Consegna. Nel brano scelto sul giovane medico di Augusta, spiega perché Fabrizio Vaccaro ha trascorso diversi periodi in Egitto e in Marocco.

Brano scelto.

Fabrizio Vaccaro, il giovane medico di Augusta in Sud Sudan con medici con l’Africa Cuamm

Ventotto anni, laurea in Medicina a Roma e specializzazione in corso al San Raffaele di Milano, Fabrizio Vaccaro è alla sua prima esperienza in Africa sub-sahariana, ma ha già passato diversi periodi in Egitto e Marocco, per studiare arabo

Fabrizio Vaccaro, giovane medico specializzando in sanità pubblica originario di Augusta, parte il 9 febbraio per Rumbek, in Sud Sudan, dove lavorerà per sei mesi con Medici con l’Africa Cuamm.

Ventotto anni, laurea in Medicina a Roma e specializzazione in corso al San Raffaele di Milano, Fabrizio Vaccaro è alla sua prima esperienza in Africa sub-sahariana, ma ha già passato diversi periodi in Egitto e Marocco, per studiare arabo e anche per attività di volontariato come studente di medicina in ospedali locali.

Dati forniti.

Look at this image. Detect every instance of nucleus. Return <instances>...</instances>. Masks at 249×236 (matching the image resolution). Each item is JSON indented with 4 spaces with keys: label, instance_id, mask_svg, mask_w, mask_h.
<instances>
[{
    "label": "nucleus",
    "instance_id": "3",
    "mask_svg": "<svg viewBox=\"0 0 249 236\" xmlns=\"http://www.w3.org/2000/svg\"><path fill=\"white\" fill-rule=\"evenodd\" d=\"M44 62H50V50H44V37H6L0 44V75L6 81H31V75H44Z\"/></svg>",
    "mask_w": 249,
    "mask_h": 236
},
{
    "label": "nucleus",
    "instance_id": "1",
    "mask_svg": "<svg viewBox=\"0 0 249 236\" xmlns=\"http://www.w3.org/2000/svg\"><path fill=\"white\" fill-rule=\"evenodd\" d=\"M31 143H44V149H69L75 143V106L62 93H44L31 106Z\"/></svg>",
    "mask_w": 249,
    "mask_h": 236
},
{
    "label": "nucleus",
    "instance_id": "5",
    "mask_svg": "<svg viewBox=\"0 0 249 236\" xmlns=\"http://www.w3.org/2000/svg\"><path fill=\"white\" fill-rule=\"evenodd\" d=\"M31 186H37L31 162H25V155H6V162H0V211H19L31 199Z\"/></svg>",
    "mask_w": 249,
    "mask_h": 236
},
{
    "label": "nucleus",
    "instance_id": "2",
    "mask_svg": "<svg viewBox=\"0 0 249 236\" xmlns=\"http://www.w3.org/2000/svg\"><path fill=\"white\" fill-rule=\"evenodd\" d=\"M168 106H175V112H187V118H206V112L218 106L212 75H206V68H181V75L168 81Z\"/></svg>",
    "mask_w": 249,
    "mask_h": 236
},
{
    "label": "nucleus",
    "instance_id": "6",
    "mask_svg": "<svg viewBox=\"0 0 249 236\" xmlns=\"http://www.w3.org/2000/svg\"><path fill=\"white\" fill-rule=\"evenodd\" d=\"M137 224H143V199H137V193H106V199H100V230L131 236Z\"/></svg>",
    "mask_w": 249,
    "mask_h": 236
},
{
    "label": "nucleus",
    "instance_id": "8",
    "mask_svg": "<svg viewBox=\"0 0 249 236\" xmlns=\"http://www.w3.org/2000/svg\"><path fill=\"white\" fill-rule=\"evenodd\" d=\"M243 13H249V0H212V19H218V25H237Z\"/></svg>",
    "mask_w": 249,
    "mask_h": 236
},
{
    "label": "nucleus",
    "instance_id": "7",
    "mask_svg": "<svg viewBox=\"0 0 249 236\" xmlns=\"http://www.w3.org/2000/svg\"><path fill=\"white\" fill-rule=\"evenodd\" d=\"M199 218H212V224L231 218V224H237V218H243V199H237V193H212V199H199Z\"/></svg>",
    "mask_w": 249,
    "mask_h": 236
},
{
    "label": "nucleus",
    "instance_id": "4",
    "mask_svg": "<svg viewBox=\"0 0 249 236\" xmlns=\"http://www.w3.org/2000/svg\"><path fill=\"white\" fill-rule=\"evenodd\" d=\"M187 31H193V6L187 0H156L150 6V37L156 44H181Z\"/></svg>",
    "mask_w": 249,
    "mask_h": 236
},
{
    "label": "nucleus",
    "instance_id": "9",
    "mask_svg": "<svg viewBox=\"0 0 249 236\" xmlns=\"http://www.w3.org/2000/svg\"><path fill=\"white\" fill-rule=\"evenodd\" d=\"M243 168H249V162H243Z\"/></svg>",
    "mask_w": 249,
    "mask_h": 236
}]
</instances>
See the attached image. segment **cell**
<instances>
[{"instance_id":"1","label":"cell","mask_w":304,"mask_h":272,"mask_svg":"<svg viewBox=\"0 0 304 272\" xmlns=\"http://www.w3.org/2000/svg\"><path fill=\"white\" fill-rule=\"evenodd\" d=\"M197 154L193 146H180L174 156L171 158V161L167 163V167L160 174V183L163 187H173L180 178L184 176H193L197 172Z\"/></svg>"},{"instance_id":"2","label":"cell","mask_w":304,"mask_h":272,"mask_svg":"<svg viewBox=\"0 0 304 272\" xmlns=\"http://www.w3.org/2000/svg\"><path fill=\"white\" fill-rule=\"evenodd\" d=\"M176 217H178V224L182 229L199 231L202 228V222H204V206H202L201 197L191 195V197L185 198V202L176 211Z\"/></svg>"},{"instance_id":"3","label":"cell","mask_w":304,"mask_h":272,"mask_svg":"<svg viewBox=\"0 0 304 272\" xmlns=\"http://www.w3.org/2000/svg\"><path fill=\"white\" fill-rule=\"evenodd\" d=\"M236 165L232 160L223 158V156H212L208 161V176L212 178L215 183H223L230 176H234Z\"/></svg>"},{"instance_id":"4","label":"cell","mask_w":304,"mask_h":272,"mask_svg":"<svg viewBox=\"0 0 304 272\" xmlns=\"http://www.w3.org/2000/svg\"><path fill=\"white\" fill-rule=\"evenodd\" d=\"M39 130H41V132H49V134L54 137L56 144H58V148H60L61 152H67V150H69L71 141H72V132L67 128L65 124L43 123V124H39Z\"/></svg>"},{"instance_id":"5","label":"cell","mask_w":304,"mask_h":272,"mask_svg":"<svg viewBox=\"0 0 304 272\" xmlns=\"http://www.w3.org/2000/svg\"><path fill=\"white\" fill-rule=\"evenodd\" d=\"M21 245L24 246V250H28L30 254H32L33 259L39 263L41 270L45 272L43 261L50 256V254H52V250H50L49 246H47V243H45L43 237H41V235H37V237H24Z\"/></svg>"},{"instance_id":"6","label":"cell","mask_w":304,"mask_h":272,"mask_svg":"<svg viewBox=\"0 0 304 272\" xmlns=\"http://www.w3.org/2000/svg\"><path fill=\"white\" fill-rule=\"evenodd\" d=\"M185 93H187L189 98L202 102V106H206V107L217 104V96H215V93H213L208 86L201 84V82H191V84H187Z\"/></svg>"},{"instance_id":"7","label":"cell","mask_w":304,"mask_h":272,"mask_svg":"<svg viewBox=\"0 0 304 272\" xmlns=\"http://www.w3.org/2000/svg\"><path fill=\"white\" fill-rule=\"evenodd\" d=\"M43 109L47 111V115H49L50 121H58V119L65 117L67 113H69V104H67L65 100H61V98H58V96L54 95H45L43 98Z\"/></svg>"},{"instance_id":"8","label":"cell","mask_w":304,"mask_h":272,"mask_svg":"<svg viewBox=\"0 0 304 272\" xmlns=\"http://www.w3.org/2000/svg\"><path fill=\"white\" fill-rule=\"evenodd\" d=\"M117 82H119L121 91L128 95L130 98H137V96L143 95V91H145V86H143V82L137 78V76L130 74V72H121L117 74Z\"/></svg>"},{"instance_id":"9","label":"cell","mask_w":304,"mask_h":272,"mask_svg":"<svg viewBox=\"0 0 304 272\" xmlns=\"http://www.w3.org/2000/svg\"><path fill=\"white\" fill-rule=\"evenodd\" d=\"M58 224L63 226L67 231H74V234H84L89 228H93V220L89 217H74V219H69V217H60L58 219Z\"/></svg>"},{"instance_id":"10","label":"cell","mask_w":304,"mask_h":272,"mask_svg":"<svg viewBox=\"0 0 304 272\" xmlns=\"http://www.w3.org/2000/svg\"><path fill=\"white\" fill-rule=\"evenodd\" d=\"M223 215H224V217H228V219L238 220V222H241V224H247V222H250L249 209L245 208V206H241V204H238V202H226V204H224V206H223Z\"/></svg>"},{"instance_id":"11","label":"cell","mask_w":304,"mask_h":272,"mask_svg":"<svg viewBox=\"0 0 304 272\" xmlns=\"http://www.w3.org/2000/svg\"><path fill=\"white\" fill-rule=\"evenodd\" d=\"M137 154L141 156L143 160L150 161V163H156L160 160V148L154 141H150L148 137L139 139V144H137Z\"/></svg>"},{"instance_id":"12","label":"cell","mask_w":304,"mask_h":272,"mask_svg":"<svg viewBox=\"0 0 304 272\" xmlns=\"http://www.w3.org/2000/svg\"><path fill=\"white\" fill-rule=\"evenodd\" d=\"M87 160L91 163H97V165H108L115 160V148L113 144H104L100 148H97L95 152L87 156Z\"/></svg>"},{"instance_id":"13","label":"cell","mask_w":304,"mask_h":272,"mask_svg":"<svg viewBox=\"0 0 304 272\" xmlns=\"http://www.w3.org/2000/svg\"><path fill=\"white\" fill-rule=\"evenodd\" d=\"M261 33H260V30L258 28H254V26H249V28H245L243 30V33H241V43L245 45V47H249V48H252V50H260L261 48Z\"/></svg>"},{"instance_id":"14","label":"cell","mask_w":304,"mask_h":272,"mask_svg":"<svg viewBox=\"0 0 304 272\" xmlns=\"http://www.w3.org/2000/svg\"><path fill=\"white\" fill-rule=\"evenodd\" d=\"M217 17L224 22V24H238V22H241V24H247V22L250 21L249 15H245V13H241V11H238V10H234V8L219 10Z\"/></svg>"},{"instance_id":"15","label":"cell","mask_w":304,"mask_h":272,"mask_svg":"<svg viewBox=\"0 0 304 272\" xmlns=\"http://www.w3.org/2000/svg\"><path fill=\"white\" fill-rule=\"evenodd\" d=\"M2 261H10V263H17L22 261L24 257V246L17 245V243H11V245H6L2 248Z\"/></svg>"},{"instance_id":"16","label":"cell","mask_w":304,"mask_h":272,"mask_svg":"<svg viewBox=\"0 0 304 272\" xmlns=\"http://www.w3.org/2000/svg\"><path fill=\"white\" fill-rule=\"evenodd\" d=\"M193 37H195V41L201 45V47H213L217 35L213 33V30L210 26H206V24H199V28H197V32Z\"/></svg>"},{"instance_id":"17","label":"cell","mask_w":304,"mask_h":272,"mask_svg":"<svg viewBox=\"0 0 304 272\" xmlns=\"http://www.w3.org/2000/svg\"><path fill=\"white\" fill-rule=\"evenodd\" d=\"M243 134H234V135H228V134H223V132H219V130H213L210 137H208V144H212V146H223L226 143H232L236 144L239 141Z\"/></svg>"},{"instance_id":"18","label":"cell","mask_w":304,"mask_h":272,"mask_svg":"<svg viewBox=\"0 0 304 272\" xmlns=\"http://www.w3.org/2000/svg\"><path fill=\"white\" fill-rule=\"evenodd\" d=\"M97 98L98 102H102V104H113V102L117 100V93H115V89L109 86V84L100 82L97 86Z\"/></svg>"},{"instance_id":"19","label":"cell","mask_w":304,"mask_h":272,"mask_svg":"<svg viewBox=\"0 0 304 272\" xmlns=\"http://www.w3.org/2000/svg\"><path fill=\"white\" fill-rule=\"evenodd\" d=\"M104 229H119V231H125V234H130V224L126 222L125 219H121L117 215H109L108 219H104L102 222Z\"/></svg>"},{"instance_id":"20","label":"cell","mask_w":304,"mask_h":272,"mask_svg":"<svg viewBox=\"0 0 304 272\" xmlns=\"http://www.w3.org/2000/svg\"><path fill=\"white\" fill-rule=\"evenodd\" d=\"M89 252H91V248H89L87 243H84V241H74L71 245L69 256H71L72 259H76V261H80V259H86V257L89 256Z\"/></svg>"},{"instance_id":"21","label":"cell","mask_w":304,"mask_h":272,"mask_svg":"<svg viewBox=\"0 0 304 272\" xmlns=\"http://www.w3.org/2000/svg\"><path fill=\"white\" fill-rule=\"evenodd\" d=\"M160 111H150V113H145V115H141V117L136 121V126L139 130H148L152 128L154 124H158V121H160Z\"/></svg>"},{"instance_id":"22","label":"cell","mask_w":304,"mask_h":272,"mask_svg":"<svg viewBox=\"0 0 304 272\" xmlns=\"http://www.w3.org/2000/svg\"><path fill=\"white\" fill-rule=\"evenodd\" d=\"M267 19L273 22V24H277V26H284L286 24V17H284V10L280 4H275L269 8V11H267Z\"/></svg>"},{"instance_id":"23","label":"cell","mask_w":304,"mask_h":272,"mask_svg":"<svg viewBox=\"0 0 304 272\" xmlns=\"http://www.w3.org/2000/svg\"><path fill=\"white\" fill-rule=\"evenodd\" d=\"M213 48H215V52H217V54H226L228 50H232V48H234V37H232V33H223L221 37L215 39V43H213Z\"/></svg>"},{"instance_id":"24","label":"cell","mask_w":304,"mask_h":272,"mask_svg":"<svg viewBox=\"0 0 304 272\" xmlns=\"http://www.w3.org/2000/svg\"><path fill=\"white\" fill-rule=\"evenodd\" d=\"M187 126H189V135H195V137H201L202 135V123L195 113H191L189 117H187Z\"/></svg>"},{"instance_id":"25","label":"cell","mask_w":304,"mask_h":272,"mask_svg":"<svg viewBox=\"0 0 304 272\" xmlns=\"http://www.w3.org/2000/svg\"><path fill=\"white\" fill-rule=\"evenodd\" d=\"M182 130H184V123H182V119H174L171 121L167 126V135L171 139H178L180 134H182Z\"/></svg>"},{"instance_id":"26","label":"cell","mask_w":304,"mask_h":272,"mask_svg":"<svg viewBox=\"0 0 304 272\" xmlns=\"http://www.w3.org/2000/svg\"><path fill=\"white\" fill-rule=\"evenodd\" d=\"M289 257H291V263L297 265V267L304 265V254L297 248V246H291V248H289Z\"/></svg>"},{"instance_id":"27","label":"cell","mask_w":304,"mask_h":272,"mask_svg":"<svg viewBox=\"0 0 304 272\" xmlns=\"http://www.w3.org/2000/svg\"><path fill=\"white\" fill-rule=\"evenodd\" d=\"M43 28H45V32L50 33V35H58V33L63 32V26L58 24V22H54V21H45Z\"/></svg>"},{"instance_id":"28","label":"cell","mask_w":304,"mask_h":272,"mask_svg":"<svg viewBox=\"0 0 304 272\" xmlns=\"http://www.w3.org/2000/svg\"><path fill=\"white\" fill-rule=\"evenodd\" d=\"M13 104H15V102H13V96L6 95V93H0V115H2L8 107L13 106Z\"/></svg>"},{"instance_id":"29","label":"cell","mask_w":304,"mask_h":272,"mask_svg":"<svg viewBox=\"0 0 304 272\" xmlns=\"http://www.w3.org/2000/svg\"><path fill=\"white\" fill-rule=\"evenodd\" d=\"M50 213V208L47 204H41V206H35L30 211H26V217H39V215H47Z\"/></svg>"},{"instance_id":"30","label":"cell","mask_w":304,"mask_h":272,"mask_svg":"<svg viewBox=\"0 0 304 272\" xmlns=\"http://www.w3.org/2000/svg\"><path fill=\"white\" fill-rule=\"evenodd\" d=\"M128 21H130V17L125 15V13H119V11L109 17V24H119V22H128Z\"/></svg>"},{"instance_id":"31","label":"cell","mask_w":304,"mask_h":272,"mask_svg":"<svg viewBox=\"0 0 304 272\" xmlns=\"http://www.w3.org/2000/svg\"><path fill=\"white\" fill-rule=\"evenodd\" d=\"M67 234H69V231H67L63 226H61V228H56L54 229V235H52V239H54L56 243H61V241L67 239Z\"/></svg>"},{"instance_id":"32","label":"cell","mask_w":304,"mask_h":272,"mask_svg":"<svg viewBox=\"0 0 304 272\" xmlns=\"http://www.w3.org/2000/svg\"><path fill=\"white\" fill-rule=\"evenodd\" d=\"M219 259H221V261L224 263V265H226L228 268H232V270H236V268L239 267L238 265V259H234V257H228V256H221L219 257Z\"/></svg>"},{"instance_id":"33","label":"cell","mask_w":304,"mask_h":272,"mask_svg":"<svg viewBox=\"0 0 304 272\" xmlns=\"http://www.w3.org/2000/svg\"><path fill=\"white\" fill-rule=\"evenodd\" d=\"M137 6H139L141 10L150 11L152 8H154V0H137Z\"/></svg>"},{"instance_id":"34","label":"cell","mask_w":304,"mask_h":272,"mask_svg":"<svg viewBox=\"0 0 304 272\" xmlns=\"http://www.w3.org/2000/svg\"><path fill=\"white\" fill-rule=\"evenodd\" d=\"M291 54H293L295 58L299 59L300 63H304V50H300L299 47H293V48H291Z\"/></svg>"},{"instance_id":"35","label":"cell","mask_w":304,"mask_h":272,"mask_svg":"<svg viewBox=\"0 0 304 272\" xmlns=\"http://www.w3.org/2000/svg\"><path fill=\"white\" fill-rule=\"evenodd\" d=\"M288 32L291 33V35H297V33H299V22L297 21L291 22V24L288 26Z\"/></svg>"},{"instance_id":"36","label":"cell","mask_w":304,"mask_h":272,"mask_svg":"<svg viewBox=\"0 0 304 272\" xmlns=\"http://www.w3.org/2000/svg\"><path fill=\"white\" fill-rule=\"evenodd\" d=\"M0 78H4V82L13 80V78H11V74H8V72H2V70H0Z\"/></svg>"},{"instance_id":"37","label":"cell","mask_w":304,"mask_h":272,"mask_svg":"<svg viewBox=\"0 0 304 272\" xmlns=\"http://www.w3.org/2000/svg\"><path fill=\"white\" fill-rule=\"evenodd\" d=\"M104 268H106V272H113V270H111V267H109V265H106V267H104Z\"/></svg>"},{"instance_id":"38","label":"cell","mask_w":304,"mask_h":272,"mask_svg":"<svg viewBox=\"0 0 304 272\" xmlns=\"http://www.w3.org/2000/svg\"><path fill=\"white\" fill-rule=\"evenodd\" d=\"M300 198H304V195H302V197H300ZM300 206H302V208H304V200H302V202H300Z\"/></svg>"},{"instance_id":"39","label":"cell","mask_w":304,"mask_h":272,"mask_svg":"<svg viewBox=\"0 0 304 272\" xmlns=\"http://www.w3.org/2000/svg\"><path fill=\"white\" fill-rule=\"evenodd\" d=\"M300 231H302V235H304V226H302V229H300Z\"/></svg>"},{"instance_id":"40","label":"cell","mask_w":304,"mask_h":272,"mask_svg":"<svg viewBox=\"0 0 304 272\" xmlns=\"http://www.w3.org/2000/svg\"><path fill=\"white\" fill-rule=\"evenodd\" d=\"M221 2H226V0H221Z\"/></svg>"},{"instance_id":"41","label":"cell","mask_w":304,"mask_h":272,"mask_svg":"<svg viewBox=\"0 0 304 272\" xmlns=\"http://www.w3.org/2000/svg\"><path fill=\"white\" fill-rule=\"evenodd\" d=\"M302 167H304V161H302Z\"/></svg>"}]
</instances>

Soluzione. Fabrizio Vaccaro ha trascorso quei periodi in Egitto e in Marocco per studiare l'arabo. Li ha trascorsi anche per svolgere attività di volontariato in ospedali locali, quando era studente di medicina.